Cake as Currency

Friday, January 22, 2021

  • 1 lemon
  • 3/4 cup (150 g) + 2 tsp granulated sugar
  • 2 large eggs
  • 1/2 cup (110 g) sour cream
  • 1/2 cup (113 g) unsalted butter, melted
  • 4 teaspoons very finely chopped fresh rosemary
  • 1 teaspoon vanilla bean paste (or vanilla extract)
  • 3/4 teaspoon kosher salt (or a slightly generous 1/2 teaspoon kosher salt, if, like me, you use a saltier salt, like Morton)
  • 1 + 1/2 cups (190 g) all-purpose flour
  • 3/4 cup (110 g) dried currants (I was able to find some at a local Whole Foods)
  • 1 + 1/2 teaspoons baking powder
  • 1/4 teaspoon baking soda
  • Flaky salt, to finish (optional)
  1. Position a rack in the center of your oven and preheat the oven to 350 F.
  2. Lightly butter a 9-inch round pan, then line the bottom with a round of parchment and lightly butter that. Inspired by the ciambellone, I then coated my pan with granulated sugar instead of the usual flour, knocking out any excess sugar from the pan. As well as keeping the cake from sticking to the pan, the sugar forms a delicious sort of delicate crust on the outside of your cake that is absolutely delightful.
  3. Add your sugar to a large bowl.
  4. Zest the lemon directly into the sugar. Using your fingertips, rub the zest into the sugar until the mixture resembles wet sand; this releases the essential oils from the zest, so you really capture all that zingy, lemony flavor.

● ● ● ●

Request A
What oven temperature does the cake recipe call for?

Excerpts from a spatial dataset

● ● ● ●

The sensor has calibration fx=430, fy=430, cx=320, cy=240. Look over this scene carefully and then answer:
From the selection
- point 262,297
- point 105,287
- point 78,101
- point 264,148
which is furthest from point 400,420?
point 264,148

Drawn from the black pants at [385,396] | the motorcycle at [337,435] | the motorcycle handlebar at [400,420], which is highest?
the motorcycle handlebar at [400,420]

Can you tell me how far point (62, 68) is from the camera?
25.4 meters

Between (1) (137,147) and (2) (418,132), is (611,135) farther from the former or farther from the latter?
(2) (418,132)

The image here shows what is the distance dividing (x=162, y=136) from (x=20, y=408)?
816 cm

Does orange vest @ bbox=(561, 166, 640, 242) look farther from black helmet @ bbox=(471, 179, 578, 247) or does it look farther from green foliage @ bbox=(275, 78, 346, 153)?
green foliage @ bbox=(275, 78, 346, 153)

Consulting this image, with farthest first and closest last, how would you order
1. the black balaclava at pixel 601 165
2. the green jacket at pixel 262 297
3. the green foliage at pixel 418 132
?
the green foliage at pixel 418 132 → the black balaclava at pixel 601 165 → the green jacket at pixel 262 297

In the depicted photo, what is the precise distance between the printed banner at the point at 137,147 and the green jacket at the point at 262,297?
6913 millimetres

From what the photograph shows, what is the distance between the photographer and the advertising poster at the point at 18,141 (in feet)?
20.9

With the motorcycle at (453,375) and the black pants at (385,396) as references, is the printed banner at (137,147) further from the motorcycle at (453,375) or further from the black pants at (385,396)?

● ● ● ●

Request B
Convert the rows, from the line with "The image here" through the end of the rows, into a Markdown table with the columns Number and Line, omitting blank lines.

Solution A
350 F

Solution B
| Number | Line |
|---|---|
| 1 | The image here shows what is the distance dividing (x=162, y=136) from (x=20, y=408)? |
| 2 | 816 cm |
| 3 | Does orange vest @ bbox=(561, 166, 640, 242) look farther from black helmet @ bbox=(471, 179, 578, 247) or does it look farther from green foliage @ bbox=(275, 78, 346, 153)? |
| 4 | green foliage @ bbox=(275, 78, 346, 153) |
| 5 | Consulting this image, with farthest first and closest last, how would you order |
| 6 | 1. the black balaclava at pixel 601 165 |
| 7 | 2. the green jacket at pixel 262 297 |
| 8 | 3. the green foliage at pixel 418 132 |
| 9 | ? |
| 10 | the green foliage at pixel 418 132 → the black balaclava at pixel 601 165 → the green jacket at pixel 262 297 |
| 11 | In the depicted photo, what is the precise distance between the printed banner at the point at 137,147 and the green jacket at the point at 262,297? |
| 12 | 6913 millimetres |
| 13 | From what the photograph shows, what is the distance between the photographer and the advertising poster at the point at 18,141 (in feet)? |
| 14 | 20.9 |
| 15 | With the motorcycle at (453,375) and the black pants at (385,396) as references, is the printed banner at (137,147) further from the motorcycle at (453,375) or further from the black pants at (385,396)? |